Shadow Complex to jedna z najbardziej zaawansowanych technologicznie gier w serwisie Xbox Live Arcade. W ostatnich dniach najwięcej emocji budzi jednak nie technolgia, rozgrywka czy fabuła, a bojkot tytułu przez organizacje walczące o prawa homoseksualistów. Zapytacie zapewne cóż może im przeszkadzać w grze arcade? Powodem bojkotu są poglądy Orsona Scotta Carda, którego powieści są kanwą świata gry.
Orson Scott Card znany jest z otwartego sprzeciwu wobec homoseksualistów. Autor napisał, że homoseksualistów nie powinno się traktować na równi z innymi obywatelami a walkę o prawa gejów nazwał "kolektywnym kłamstwem". Wspierał również działania blokujące pozwolenia na małżeństwa homoseksualne. Jego udział w tworzeniu Shadow Complex oburzył niektórych graczy, którzy nawołują do otwartego bojkotu gry.
Te reakcje musiały w końcu spotkać się z odzewem twórców. Mark Rein z Epic Games powiedział: Poglądy polityczne Carda nie wypłynęły nigdy podczas tworzenia gry. Nawet gdyby tak było to nie dyskryminujemy ludzi, z którymi współpracujemy ze względu na ich zapatrywania polityczne. Przy Gears of War pracowali Republikanie, Demokraci, Libertarianie czy Kanadyjczycy – jak ja. Aby stworzyć wielkie gry trzeba zatrudniać różnych ludzi.

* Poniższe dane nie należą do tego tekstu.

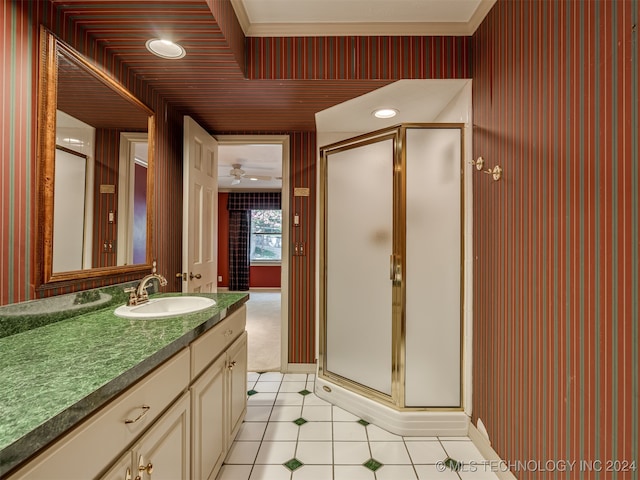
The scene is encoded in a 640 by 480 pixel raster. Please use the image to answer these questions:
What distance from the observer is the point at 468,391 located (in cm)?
184

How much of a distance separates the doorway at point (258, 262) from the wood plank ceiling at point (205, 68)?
333mm

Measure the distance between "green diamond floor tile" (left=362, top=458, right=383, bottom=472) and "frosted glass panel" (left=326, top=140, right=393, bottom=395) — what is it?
1.47 ft

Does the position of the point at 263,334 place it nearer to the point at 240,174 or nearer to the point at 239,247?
the point at 240,174

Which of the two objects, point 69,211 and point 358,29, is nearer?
point 69,211

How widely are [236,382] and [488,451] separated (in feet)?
4.70

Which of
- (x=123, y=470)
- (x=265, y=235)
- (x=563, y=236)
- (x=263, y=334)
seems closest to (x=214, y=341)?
(x=123, y=470)

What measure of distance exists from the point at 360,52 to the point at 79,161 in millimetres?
1664

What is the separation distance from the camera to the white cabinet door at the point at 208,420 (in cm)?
119

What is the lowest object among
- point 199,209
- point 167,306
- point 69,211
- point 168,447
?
point 168,447

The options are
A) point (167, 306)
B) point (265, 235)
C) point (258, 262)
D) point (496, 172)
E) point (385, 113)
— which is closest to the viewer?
point (496, 172)

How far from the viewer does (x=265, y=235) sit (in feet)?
24.9

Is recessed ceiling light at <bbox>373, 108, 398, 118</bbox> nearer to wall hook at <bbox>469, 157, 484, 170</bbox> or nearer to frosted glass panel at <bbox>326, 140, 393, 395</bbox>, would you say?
frosted glass panel at <bbox>326, 140, 393, 395</bbox>

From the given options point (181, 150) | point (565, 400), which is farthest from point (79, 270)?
point (565, 400)

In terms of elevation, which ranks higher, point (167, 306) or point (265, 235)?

Wygląda jednak na to, że nawoływania do bojkotu są wołaniem samotnego na puszczy, gdyż gra sprzedaje się jak świeże bułeczki. Poglądy Carda, choć kontrowersyjne, nie są poglądami twórców, ani w żaden sposób nie pojawiają się w grze. W rezultacie bojkotu kilka osób mogło wstrzymać się z zakupem, ale szum medialny przyniósł raczej odwrotny skutek.